[Records from a spatial question set]
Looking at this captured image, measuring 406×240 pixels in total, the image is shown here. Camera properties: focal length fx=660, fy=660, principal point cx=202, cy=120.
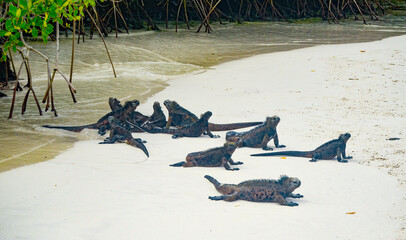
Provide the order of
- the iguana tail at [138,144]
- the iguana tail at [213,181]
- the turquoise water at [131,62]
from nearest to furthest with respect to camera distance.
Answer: the iguana tail at [213,181] → the iguana tail at [138,144] → the turquoise water at [131,62]

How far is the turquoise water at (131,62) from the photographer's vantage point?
6395mm

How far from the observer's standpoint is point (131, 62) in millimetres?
10797

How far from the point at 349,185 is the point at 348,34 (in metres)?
10.1

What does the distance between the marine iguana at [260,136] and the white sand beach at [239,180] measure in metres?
0.13

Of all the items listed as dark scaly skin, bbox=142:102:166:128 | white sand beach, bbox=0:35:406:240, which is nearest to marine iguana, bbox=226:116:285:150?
white sand beach, bbox=0:35:406:240

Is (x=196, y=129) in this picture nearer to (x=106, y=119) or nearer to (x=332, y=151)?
(x=106, y=119)

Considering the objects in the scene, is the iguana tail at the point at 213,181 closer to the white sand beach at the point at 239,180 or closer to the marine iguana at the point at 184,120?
the white sand beach at the point at 239,180

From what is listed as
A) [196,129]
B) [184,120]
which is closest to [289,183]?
[196,129]

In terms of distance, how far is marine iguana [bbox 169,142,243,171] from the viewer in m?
5.07

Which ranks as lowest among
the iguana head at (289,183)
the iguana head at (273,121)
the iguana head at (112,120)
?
the iguana head at (112,120)

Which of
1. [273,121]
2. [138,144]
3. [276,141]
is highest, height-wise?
[273,121]

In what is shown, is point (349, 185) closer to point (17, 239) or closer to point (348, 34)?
point (17, 239)

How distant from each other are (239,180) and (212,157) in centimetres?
41

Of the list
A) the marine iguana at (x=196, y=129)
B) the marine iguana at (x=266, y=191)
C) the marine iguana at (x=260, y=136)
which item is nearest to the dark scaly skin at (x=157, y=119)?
the marine iguana at (x=196, y=129)
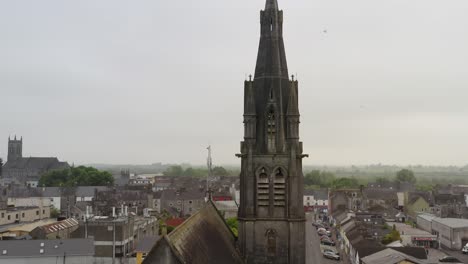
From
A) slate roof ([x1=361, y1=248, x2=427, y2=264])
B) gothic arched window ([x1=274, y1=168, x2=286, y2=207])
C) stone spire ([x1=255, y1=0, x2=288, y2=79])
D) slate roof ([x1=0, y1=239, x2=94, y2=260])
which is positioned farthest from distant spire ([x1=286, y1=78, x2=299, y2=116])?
slate roof ([x1=0, y1=239, x2=94, y2=260])

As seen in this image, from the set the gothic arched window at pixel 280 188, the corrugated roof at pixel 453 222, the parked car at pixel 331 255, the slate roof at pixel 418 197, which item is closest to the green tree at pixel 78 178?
the slate roof at pixel 418 197

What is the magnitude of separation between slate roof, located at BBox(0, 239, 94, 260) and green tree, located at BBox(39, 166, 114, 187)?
318ft

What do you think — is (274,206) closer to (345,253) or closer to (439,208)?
(345,253)

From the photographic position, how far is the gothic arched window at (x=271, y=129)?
24.5m

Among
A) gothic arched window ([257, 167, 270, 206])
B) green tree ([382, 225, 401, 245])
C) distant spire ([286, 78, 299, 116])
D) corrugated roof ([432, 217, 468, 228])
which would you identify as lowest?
green tree ([382, 225, 401, 245])

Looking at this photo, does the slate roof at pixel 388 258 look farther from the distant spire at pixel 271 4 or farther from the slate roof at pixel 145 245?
the distant spire at pixel 271 4

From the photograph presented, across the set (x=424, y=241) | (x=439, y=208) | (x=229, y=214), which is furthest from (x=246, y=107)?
(x=439, y=208)

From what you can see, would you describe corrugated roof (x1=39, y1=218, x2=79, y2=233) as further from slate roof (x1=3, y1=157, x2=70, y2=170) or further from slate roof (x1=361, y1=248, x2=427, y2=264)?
slate roof (x1=3, y1=157, x2=70, y2=170)

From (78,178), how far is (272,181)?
13254cm

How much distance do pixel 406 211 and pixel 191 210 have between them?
52.5 m

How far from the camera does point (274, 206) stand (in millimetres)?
24406

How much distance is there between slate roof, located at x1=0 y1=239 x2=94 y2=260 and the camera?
4675 cm

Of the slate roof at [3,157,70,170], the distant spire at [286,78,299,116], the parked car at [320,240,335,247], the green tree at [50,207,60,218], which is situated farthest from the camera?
the slate roof at [3,157,70,170]

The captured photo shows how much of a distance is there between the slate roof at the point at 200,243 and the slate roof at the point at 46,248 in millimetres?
26783
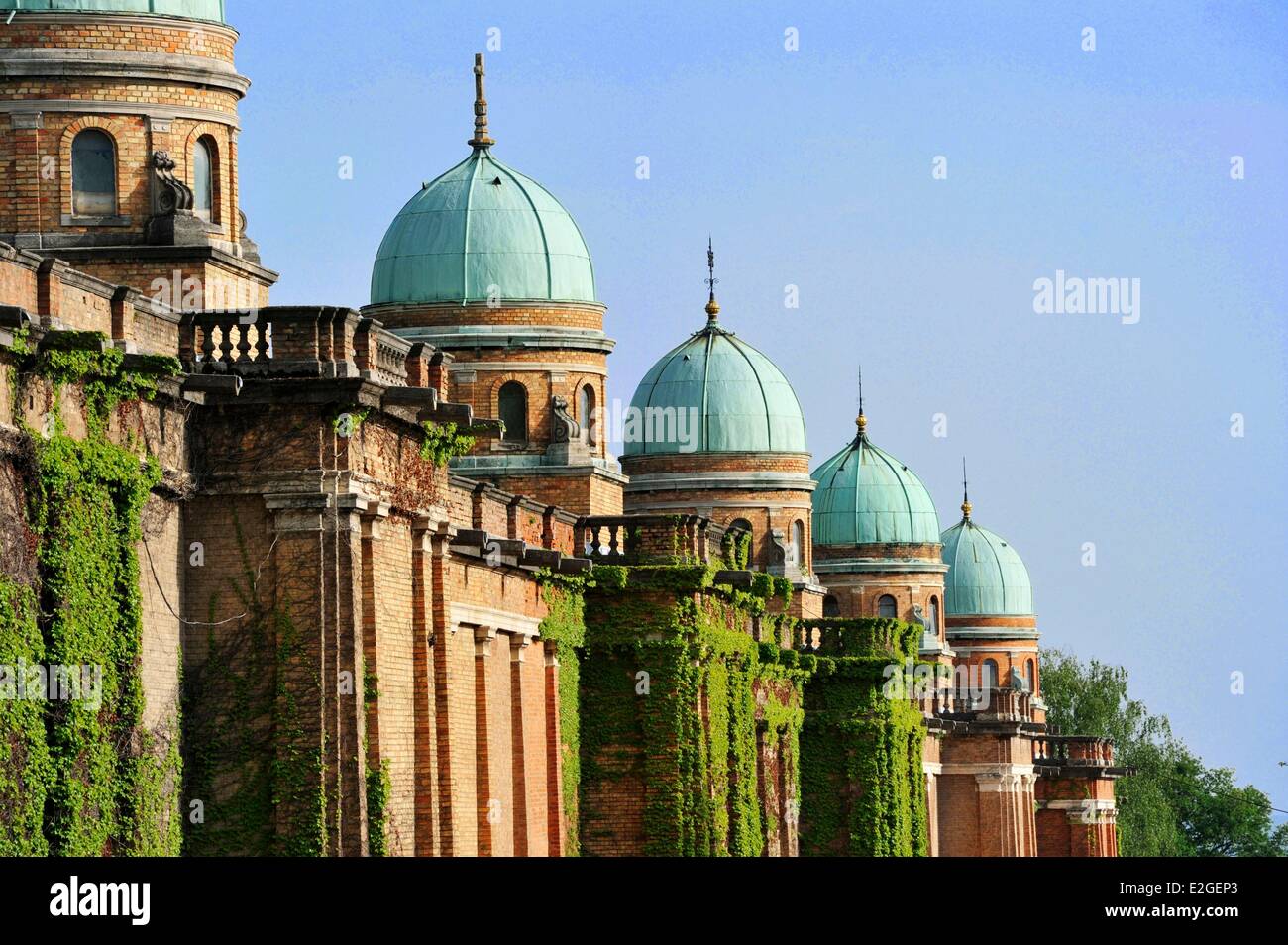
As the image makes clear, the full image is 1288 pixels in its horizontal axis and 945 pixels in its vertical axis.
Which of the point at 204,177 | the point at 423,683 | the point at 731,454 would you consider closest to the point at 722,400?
the point at 731,454

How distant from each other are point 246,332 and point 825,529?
243ft

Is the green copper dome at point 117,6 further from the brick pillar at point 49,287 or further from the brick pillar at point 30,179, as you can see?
the brick pillar at point 49,287

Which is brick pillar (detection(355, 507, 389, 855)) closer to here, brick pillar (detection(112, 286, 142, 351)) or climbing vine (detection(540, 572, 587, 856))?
brick pillar (detection(112, 286, 142, 351))

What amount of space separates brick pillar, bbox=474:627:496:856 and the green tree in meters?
90.5

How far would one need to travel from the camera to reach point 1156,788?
15800 cm

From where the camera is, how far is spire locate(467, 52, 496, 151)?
79175mm

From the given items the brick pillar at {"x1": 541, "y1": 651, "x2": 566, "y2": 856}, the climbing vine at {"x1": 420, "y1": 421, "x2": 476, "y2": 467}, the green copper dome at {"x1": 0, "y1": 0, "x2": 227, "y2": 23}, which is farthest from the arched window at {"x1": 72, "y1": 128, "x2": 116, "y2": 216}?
the brick pillar at {"x1": 541, "y1": 651, "x2": 566, "y2": 856}

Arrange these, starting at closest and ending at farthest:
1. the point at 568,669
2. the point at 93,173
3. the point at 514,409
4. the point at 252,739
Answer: the point at 252,739
the point at 93,173
the point at 568,669
the point at 514,409

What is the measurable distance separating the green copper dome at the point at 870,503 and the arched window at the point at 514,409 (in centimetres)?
4128

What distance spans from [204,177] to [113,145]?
1.50 meters

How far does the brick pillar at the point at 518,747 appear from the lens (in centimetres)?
6159

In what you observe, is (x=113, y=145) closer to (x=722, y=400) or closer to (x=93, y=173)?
(x=93, y=173)
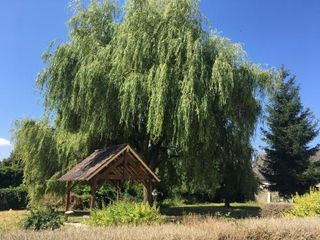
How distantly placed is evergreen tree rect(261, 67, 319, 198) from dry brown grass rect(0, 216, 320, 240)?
24.7 metres

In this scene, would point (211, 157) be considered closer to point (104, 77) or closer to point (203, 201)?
point (104, 77)

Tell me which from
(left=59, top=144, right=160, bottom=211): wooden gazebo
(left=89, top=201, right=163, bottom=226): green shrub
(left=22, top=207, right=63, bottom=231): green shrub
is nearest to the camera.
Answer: (left=89, top=201, right=163, bottom=226): green shrub

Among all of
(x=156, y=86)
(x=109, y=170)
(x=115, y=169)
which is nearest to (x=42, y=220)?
(x=109, y=170)

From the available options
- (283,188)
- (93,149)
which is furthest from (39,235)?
(283,188)

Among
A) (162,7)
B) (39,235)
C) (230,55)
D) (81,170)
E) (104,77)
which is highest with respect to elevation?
(162,7)

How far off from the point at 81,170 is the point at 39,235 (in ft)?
42.8

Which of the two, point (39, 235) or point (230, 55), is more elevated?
point (230, 55)

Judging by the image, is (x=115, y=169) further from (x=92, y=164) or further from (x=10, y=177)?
(x=10, y=177)

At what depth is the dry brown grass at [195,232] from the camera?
634 centimetres

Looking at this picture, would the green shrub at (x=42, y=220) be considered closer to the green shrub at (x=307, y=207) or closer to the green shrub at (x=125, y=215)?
the green shrub at (x=125, y=215)

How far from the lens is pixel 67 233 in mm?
6516

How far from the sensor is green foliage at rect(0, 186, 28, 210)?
31109 millimetres

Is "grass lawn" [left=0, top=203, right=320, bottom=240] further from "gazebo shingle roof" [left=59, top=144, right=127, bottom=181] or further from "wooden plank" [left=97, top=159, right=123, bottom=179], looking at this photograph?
"wooden plank" [left=97, top=159, right=123, bottom=179]

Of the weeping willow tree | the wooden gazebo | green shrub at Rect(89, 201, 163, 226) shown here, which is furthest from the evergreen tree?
green shrub at Rect(89, 201, 163, 226)
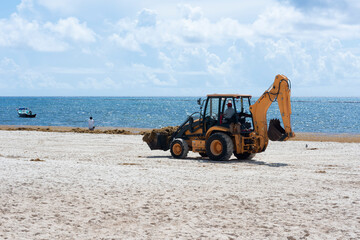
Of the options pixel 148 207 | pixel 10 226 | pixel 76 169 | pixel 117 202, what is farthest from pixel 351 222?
pixel 76 169

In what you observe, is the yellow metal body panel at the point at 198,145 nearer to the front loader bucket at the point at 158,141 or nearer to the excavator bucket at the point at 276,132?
the front loader bucket at the point at 158,141

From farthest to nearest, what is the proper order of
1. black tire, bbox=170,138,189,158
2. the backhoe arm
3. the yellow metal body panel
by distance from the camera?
black tire, bbox=170,138,189,158 → the yellow metal body panel → the backhoe arm

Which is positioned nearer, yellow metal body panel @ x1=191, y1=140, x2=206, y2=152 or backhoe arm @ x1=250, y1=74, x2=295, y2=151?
backhoe arm @ x1=250, y1=74, x2=295, y2=151

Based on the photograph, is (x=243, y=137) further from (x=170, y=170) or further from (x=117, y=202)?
(x=117, y=202)

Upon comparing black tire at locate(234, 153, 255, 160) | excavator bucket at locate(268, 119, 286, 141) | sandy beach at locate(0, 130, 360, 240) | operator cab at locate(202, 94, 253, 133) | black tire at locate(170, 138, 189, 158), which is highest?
operator cab at locate(202, 94, 253, 133)

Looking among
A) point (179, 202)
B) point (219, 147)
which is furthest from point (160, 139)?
point (179, 202)

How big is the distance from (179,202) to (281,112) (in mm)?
7743

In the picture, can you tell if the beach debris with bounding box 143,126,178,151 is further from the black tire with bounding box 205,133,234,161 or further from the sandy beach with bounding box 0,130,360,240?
the sandy beach with bounding box 0,130,360,240

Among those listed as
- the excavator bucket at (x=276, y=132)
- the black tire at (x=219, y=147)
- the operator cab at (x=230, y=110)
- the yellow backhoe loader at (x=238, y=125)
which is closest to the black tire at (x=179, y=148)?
the yellow backhoe loader at (x=238, y=125)

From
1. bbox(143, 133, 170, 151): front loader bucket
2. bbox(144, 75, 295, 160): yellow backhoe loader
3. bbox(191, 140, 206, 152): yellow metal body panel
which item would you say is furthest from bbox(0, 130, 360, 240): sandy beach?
bbox(143, 133, 170, 151): front loader bucket

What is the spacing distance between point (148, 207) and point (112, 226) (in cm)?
132

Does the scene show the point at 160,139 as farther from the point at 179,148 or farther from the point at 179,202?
the point at 179,202

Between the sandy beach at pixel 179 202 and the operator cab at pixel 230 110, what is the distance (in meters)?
2.08

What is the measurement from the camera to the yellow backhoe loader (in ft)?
53.6
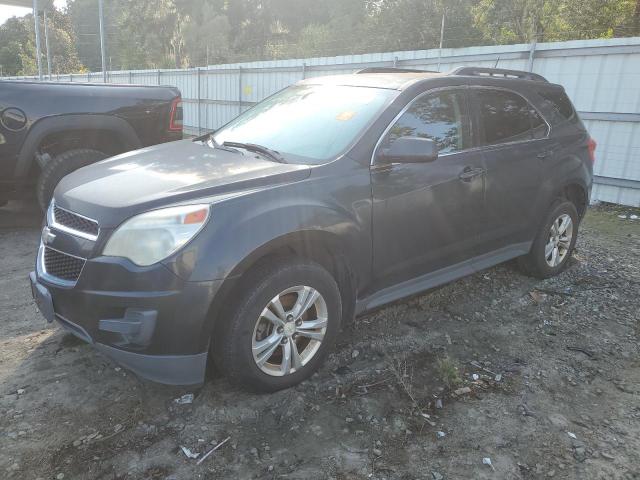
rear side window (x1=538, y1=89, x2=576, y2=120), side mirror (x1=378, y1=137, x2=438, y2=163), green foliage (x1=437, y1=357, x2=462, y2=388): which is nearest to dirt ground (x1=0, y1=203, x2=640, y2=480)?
green foliage (x1=437, y1=357, x2=462, y2=388)

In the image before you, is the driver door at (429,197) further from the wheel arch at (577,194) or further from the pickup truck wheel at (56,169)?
the pickup truck wheel at (56,169)

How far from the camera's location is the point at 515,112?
419 centimetres

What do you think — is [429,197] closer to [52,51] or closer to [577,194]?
[577,194]

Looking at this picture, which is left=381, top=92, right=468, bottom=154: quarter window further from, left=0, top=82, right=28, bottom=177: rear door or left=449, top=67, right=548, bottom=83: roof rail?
left=0, top=82, right=28, bottom=177: rear door

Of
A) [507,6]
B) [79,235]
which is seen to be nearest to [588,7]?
[507,6]

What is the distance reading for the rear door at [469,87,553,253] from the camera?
12.7 feet

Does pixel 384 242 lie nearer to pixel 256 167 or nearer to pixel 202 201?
pixel 256 167

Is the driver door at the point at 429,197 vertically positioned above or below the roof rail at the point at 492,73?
below

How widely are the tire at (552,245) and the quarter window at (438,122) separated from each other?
4.52 ft

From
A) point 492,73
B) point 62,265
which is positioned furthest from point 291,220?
point 492,73

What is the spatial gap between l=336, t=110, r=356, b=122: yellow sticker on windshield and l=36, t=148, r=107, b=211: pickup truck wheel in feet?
11.4

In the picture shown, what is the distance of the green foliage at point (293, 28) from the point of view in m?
20.9

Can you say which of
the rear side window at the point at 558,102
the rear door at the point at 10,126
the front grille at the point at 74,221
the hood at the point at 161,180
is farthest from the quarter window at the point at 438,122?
the rear door at the point at 10,126

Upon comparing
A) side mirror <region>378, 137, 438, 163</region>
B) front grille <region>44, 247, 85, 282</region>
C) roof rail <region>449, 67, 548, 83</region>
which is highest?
roof rail <region>449, 67, 548, 83</region>
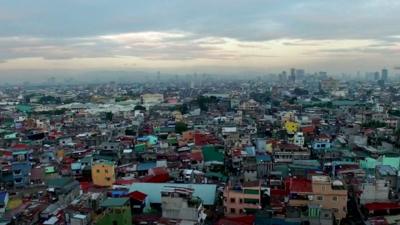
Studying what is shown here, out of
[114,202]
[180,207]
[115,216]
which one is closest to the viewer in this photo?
[115,216]

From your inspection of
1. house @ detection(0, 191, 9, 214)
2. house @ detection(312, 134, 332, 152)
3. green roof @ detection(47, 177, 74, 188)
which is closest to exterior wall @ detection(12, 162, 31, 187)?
green roof @ detection(47, 177, 74, 188)

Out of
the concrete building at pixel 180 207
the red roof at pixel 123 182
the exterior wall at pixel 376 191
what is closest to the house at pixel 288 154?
the exterior wall at pixel 376 191

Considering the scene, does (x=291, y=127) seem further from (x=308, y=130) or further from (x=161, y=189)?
(x=161, y=189)

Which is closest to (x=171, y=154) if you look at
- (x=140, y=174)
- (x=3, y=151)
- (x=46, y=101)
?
(x=140, y=174)

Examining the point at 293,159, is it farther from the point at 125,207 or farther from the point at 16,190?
the point at 16,190

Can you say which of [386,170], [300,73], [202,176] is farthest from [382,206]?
[300,73]

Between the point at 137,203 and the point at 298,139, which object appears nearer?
the point at 137,203
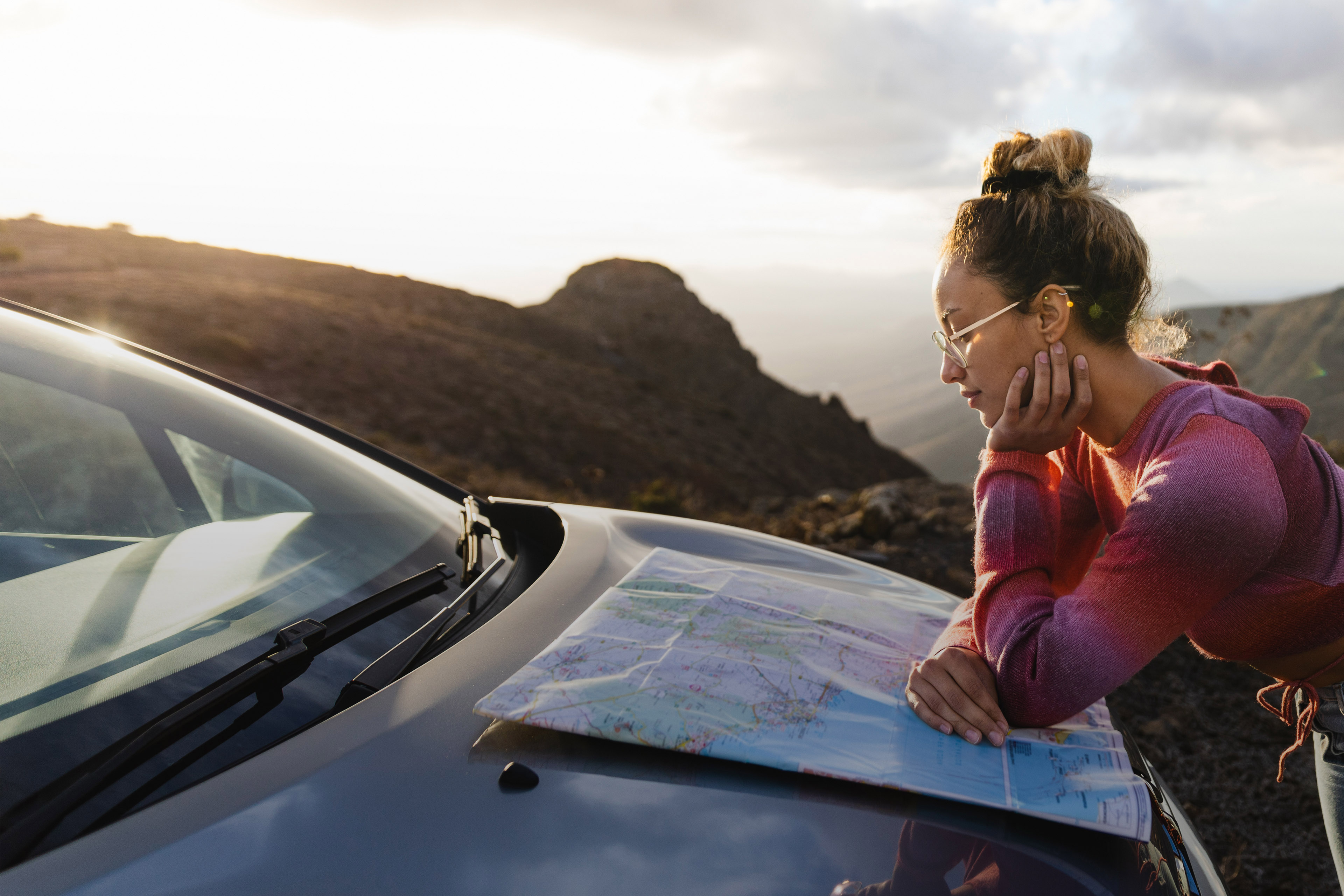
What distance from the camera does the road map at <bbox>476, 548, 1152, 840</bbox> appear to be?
100 cm

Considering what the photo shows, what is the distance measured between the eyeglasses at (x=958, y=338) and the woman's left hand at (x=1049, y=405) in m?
0.09

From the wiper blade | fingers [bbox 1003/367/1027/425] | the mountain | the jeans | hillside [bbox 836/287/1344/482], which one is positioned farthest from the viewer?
the mountain

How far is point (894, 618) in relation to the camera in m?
1.57

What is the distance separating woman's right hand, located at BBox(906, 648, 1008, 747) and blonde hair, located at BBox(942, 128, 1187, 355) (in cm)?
62

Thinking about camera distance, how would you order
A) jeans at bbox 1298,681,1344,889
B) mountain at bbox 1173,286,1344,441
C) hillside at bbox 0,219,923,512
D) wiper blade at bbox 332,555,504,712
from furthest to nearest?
hillside at bbox 0,219,923,512, mountain at bbox 1173,286,1344,441, jeans at bbox 1298,681,1344,889, wiper blade at bbox 332,555,504,712

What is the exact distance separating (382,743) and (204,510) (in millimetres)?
827

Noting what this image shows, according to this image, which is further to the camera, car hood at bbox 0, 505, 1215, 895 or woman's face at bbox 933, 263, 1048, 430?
woman's face at bbox 933, 263, 1048, 430

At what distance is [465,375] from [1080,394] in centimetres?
1948

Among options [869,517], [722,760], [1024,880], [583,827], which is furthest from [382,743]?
[869,517]

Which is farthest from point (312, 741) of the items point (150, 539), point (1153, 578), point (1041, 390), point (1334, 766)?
point (1334, 766)

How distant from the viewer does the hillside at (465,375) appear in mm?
15227

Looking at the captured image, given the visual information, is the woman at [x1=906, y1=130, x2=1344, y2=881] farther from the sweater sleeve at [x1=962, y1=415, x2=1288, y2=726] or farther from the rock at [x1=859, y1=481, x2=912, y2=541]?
the rock at [x1=859, y1=481, x2=912, y2=541]

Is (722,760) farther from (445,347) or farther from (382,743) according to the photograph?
(445,347)

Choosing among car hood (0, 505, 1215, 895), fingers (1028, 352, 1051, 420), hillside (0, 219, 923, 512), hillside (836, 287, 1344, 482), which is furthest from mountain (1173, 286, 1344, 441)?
hillside (0, 219, 923, 512)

_Short exercise_. Rewrite the records from their first line through the line containing "- the turquoise water at [131,62]" as a Markdown table with the columns Row and Line, numbering each line and skipping blank lines. Omit the picture from the table.

_The output_.
| Row | Line |
|---|---|
| 1 | Looking at this captured image, measuring 406×240 pixels in total, the image is shown here. Camera properties: focal length fx=660, fy=660, principal point cx=202, cy=120. |
| 2 | Provide the order of |
| 3 | - the iguana tail at [138,144] |
| 4 | - the iguana tail at [213,181] |
| 5 | - the turquoise water at [131,62] |